# Everyone else seems to be doing videos...



## hobbyhorse23 (Feb 6, 2007)

This is a video of Kody tackling the Dry Gulch hazard at Happ's in the fall VSE Driving Trials Twice event this September. Keep in mind that we are still training level so we aren't allowed to canter, and Kody was already tired from doing a full driving trial and marathon the day before and a dressage test that morning so he was dragging tail on the way out of the hazard. :lol: The poor guy had been completely out of harness with a major respiratory bug for two months before this event and had only been back in training for a week, so he was quite out of condition. It's a measure of how much he enjoys CDE's that he perked up and ran the hazard as well as he did. My goal with him is always smooth and flowing rather than fast so I took advantage of the Hyperbike's incredibly short turn radius and kept a smooth line. The video of the hazards where I took more innovative routes didn't come out, sadly.




Please let me know if you can see this!

Oh, and please ignore my unprofessional "Turn, turn, turn!" LOL. He didn't quite make his corner and caught me by surprise as we bounced off a hillside.



:



Leia


----------



## ClickMini (Feb 6, 2007)

Oh Leia, is that not the MOST fun hazard??? Yes I was able to see it (and re-live the experience). I will be back in the CDEs in the future, for sure. I do love my Happ's!


----------



## angel_cowgirl (Feb 6, 2007)

Very interesting, I've never send that before.


----------



## rabbitsfizz (Feb 6, 2007)

I _WANT_ a Hyperbike!!!

Looks like real fun, which, at the end of the day, is what it is always about.

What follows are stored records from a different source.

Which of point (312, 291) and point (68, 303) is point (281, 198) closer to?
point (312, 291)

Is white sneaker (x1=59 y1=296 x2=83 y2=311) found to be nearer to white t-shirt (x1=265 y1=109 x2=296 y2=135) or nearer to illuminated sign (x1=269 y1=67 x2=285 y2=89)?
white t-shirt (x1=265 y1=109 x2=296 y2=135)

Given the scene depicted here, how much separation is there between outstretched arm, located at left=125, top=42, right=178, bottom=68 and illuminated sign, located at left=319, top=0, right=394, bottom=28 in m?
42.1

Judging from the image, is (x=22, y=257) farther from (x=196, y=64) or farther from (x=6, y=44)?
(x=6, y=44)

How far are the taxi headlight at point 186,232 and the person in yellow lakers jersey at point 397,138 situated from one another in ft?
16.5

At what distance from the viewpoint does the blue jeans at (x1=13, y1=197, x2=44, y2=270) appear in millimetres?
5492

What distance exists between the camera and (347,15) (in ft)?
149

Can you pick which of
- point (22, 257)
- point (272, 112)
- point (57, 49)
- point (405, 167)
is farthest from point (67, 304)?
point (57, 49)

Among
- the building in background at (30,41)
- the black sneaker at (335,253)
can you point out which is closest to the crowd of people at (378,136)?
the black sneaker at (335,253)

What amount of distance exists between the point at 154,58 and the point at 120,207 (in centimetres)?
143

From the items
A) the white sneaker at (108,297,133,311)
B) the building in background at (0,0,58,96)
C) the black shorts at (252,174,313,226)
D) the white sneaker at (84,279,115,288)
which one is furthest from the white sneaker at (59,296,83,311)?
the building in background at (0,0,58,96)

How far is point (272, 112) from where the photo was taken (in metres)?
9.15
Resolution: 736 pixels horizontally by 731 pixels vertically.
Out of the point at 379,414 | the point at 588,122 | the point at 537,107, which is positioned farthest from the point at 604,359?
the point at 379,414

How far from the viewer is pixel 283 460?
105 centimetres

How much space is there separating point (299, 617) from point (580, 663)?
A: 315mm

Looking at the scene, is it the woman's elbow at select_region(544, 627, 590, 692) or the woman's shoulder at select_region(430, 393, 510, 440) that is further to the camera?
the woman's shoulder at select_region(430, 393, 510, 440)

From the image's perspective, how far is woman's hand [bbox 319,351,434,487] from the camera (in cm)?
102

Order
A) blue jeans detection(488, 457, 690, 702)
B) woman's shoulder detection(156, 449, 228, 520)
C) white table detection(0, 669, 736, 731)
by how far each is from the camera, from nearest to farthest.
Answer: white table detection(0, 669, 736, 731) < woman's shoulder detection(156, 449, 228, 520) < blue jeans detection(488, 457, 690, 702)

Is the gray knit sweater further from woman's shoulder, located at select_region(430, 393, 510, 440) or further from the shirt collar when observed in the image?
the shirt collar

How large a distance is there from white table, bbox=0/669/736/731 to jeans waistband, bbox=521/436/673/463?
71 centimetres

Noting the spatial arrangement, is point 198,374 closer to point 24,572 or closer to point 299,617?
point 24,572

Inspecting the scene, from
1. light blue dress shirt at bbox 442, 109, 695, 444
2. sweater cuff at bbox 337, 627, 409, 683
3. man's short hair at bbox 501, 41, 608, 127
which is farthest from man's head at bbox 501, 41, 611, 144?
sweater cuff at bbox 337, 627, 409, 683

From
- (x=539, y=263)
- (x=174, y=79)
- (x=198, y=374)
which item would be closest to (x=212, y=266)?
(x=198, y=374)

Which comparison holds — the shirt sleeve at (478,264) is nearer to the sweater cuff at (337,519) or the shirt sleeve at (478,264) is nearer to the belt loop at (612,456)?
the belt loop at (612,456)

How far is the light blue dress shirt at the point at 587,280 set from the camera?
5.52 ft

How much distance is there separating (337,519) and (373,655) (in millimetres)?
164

Just wish all people could remember that!!


----------



## GMAMINIS (Feb 6, 2007)

VERY NICE! :aktion033: :aktion033:


----------



## Soggy Bottom Ranch (Feb 6, 2007)

Cool video Leia! Definately looks fun!


----------



## miniapp (Feb 6, 2007)

Leia... HOW FUN is THAT!! :aktion033: Loved it....

Suzy Hooper

Show Horses by Suzy

Fresno, CA


----------



## tifflunn (Feb 6, 2007)

:aktion033: :aktion033: :aktion033: That looks like so much fun!!!!! :aktion033: :aktion033: :aktion033:


----------



## Bluerocket (Feb 7, 2007)

That was GREAT!! I love your hyperbike - looks soooo comfortable for BOTH of you.

What fun!

JJay


----------



## Debby - LB (Feb 7, 2007)

Very cool -Love the Hyperbike!!


----------



## NyborFarm (Feb 7, 2007)

I can't wait untill I get my mini going for combined driving!! I would love to try the hyperbike, though I don't think anyone in my area has one.

(Evil dialup wouldn't let me see this, luckly I have highspeed wireless at college)


----------